[Document text]
Persisting blood-brain barrier disruption following cisplatin treatment in a mouse model of chemotherapy-associated cognitive impairment.

Chemotherapy-related cognitive impairment, commonly referred to as "chemobrain," significantly affects cancer survivors' quality of life, yet its underlying mechanisms remain unclear. Most chemotherapeutic agents cannot cross the blood-brain barrier (BBB), yet they cause central nervous system side effects, suggesting alternative pathways of toxicity. Given that these drugs interact with the cerebrovascular endothelium at their highest concentrations, it is logical to hypothesize that endothelial damage contributes to these effects. Our recent studies demonstrated that paclitaxel-induced cognitive impairment in a mouse model results in a partial BBB disruption and subsequent neuroinflammation, mediated by chemotherapy-induced endothelial senescence. In this pilot study, we used two-photon microscopy to assess BBB permeability in mice receiving a clinically relevant cisplatin regimen, evaluating the leakage of fluorescent dextran tracers of varying molecular weights. Two months post-treatment, cisplatin-treated mice exhibited significantly increased BBB permeability to smaller molecular tracers (40 kDa, 3 kDa, and 0.3 kDa) compared to controls, indicating sustained BBB disruption. These results align with our findings for paclitaxel and suggest that chemotherapy-induced endothelial damage and senescence play a central role in cognitive impairments. Interventions targeting endothelial health could mitigate these long-term effects, improving cognitive outcomes for cancer survivors.

[Task item]
Answer these questions from the cisplatin abstract:
(a) What common name does it give for chemotherapy-related cognitive impairment?
(b) What imaging method was used to assess blood-brain barrier permeability?
(c) Which tracer sizes showed significantly increased permeability two months after treatment?
The extracted records are separate material and have no connection to the cisplatin abstract.

Extracted records:
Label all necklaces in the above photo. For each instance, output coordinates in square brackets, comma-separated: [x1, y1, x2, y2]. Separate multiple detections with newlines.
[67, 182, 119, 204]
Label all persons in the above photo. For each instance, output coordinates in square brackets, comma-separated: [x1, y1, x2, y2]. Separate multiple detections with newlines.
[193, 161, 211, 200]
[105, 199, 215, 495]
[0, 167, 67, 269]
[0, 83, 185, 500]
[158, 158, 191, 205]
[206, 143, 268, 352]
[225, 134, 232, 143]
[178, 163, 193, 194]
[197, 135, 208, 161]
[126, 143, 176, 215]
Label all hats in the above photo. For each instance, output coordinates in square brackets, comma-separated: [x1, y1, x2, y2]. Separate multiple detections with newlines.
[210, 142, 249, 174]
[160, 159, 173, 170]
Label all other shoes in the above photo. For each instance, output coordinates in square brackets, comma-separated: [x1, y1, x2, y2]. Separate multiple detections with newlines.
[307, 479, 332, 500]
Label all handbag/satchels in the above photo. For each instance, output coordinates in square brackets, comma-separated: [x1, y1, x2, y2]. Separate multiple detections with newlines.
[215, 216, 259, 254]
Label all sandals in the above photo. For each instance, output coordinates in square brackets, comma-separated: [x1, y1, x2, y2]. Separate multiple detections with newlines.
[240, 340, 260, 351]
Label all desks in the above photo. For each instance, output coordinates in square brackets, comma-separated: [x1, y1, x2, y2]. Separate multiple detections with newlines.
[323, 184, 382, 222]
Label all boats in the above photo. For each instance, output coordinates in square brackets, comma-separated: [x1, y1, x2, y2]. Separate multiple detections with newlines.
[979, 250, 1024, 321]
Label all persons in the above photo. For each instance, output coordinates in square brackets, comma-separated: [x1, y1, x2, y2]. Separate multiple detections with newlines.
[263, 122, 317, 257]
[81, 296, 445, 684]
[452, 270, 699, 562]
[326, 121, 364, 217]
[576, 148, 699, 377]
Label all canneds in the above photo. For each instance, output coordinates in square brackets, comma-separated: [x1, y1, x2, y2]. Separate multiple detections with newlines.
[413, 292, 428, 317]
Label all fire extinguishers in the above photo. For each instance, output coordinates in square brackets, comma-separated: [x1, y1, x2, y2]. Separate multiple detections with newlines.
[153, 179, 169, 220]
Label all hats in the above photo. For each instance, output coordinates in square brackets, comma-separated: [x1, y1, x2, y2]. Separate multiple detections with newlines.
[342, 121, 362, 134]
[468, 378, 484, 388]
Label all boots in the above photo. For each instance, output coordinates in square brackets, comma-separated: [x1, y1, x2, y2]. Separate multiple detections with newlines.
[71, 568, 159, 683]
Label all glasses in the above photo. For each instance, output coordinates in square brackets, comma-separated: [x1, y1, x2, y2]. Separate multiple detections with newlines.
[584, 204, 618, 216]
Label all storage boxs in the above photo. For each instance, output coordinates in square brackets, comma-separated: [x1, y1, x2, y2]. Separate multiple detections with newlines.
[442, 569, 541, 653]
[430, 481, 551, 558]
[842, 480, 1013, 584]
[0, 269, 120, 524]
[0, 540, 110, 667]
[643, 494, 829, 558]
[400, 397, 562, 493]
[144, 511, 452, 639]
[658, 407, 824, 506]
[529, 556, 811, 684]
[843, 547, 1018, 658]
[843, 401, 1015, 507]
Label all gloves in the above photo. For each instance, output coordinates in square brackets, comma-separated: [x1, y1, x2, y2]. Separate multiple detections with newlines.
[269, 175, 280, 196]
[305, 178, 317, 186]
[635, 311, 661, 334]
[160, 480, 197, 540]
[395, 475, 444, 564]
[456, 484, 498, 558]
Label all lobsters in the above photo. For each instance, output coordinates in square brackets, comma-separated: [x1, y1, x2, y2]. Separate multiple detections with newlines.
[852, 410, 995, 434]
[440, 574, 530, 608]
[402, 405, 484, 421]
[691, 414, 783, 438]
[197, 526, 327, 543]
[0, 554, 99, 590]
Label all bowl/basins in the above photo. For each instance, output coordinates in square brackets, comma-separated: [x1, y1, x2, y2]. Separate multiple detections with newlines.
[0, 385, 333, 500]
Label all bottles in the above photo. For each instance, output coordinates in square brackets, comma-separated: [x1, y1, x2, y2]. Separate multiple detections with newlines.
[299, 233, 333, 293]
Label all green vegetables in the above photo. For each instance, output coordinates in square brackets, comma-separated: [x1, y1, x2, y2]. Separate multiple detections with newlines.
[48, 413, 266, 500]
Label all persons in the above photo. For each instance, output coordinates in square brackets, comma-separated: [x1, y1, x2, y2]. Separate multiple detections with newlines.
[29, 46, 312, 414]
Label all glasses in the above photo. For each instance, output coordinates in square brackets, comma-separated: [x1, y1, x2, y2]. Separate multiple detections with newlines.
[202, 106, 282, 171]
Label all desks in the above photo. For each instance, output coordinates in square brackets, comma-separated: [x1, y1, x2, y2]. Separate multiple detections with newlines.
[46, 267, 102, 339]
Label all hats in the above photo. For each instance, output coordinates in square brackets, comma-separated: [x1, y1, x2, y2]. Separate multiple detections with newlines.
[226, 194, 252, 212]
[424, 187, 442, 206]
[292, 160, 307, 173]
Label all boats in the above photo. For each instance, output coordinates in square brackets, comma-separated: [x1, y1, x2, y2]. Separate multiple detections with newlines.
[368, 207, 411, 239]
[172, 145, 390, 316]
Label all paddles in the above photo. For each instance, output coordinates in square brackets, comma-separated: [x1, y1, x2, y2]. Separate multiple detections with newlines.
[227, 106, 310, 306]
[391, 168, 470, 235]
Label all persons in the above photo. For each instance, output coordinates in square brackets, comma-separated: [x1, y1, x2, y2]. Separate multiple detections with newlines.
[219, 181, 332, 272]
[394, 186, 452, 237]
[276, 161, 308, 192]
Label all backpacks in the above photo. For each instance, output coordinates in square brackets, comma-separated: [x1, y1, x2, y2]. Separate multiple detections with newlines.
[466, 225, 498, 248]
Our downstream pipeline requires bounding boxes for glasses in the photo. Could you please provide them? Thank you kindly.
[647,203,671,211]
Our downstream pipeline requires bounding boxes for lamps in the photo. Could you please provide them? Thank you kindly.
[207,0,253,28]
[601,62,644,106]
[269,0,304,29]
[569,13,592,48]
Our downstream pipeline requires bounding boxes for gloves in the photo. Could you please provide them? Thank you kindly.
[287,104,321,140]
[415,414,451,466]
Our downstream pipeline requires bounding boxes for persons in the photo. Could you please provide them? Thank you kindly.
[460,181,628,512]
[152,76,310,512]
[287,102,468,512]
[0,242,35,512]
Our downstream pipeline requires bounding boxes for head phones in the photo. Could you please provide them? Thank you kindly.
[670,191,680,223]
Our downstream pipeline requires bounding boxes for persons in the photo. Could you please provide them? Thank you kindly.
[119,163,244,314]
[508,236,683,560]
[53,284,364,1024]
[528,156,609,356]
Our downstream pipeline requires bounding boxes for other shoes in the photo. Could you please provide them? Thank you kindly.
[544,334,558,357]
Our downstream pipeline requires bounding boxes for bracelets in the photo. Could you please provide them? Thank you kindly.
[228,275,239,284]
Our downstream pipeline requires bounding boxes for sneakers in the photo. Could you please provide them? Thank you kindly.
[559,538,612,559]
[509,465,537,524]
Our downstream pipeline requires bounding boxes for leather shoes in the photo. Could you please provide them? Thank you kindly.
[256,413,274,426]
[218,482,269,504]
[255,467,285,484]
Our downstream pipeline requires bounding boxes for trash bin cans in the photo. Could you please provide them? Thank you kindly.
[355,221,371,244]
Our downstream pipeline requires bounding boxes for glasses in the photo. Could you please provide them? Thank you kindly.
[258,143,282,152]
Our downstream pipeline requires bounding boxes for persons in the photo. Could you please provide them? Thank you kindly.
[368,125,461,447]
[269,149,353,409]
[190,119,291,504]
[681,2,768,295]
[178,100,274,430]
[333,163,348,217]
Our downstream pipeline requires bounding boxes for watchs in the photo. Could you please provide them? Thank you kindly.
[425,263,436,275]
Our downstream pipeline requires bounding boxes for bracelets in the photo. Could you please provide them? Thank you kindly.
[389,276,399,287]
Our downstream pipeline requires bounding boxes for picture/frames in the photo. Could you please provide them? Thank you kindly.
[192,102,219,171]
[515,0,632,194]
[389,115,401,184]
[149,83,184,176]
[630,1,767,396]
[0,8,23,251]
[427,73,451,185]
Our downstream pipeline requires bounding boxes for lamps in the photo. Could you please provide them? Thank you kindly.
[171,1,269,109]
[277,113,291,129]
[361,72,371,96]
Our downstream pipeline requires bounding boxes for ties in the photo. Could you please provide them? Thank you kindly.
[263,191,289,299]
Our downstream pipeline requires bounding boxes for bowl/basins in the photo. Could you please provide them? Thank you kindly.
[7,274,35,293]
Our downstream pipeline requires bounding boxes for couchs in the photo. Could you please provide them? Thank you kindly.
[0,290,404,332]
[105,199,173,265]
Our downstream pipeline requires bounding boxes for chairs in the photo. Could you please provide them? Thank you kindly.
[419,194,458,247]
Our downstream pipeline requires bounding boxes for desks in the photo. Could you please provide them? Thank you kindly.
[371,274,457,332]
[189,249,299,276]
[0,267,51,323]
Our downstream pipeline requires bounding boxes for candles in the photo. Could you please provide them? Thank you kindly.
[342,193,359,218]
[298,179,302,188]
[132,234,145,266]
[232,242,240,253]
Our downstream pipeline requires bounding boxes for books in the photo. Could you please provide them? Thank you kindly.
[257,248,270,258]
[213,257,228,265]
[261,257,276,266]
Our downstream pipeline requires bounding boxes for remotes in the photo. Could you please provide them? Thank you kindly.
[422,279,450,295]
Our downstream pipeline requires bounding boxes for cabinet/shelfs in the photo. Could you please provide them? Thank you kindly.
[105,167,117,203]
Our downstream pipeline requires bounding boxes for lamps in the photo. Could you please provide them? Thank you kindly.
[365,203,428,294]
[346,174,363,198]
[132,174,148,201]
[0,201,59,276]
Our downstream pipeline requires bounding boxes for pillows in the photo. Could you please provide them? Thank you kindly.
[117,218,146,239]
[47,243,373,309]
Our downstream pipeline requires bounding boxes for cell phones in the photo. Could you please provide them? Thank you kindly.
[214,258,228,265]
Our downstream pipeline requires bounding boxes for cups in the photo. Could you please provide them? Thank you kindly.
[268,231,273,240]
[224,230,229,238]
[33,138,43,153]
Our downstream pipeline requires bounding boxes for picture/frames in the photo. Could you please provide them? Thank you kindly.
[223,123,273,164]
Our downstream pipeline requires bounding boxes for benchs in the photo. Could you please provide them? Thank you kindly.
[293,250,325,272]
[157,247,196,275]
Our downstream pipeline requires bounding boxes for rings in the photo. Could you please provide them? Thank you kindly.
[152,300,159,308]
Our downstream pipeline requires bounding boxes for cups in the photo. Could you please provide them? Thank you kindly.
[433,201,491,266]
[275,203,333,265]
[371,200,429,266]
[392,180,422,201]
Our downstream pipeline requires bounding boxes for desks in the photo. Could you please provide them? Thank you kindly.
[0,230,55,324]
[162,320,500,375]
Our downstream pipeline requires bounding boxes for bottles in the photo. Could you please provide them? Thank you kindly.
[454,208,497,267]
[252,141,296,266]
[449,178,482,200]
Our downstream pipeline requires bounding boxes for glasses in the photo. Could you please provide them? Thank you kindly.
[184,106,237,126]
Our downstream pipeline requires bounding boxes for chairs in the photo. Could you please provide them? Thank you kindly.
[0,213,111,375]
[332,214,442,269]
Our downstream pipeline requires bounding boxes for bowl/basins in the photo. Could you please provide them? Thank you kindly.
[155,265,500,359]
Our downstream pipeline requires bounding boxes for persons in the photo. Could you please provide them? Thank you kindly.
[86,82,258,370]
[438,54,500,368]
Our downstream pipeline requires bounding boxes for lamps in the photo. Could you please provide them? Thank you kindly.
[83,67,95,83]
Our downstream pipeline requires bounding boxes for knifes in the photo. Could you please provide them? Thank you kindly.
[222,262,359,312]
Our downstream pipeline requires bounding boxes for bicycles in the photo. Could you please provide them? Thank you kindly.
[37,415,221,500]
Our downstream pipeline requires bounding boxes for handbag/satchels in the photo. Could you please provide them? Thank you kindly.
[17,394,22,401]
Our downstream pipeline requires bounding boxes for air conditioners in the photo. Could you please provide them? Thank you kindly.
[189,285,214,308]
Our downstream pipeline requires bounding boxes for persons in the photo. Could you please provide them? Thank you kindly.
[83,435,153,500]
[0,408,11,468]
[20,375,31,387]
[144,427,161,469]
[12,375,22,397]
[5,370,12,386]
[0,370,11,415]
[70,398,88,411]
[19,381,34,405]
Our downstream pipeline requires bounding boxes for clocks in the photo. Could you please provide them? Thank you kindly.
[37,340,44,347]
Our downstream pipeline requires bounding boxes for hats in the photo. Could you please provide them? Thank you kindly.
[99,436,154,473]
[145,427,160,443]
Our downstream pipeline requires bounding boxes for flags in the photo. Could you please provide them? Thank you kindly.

[Answer to the problem]
(a) "Chemobrain."
(b) Two-photon microscopy.
(c) The 40 kDa, 3 kDa, and 0.3 kDa tracers.